WORK ORDER — Keep every line in which "also" occurs and drop the rest of the data.

Collected data
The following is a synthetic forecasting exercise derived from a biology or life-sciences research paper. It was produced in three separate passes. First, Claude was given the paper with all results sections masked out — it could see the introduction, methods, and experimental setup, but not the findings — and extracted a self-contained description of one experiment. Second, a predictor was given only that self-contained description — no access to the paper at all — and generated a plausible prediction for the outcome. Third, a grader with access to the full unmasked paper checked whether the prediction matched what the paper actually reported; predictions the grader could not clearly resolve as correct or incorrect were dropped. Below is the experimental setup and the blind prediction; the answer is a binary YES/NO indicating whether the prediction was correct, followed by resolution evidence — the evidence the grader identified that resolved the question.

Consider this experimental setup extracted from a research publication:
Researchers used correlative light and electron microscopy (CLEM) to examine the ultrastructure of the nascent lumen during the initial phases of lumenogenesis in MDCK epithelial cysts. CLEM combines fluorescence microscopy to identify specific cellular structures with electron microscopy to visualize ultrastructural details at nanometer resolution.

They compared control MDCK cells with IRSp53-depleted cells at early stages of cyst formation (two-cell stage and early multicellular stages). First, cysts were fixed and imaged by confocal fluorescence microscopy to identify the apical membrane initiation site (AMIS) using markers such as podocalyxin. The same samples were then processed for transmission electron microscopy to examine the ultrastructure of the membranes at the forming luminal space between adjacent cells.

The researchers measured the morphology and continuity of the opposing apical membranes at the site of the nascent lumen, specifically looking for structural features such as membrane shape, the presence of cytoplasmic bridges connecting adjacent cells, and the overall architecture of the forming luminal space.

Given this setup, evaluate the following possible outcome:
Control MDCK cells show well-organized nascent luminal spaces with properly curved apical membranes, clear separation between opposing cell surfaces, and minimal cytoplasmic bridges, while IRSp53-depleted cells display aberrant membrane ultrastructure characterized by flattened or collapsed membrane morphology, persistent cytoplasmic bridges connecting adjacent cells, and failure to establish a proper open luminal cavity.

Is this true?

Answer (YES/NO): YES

---

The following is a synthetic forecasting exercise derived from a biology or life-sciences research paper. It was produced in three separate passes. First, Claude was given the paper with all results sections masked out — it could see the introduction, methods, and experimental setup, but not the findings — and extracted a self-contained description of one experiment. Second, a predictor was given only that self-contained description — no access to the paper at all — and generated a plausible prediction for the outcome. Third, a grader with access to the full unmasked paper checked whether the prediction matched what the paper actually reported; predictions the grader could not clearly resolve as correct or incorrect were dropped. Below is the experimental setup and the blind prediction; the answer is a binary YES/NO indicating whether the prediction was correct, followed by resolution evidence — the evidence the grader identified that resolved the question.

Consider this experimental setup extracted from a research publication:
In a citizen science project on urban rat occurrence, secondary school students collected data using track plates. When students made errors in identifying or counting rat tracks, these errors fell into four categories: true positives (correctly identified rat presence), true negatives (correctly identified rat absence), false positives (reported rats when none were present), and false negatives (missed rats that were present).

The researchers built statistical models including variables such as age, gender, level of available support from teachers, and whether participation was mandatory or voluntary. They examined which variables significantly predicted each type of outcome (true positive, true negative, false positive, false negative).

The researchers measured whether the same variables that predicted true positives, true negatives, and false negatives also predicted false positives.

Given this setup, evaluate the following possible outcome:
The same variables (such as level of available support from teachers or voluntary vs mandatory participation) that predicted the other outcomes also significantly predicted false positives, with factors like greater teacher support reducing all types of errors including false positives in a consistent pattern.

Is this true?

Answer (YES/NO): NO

OUTPUT OF THE EXERCISE —
The researchers measured whether the same variables that predicted true positives, true negatives, and false negatives also predicted false positives.
The same variables (such as level of available support from teachers or voluntary vs mandatory participation) that predicted the other outcomes also significantly predicted false positives, with factors like greater teacher support reducing all types of errors including false positives in a consistent pattern.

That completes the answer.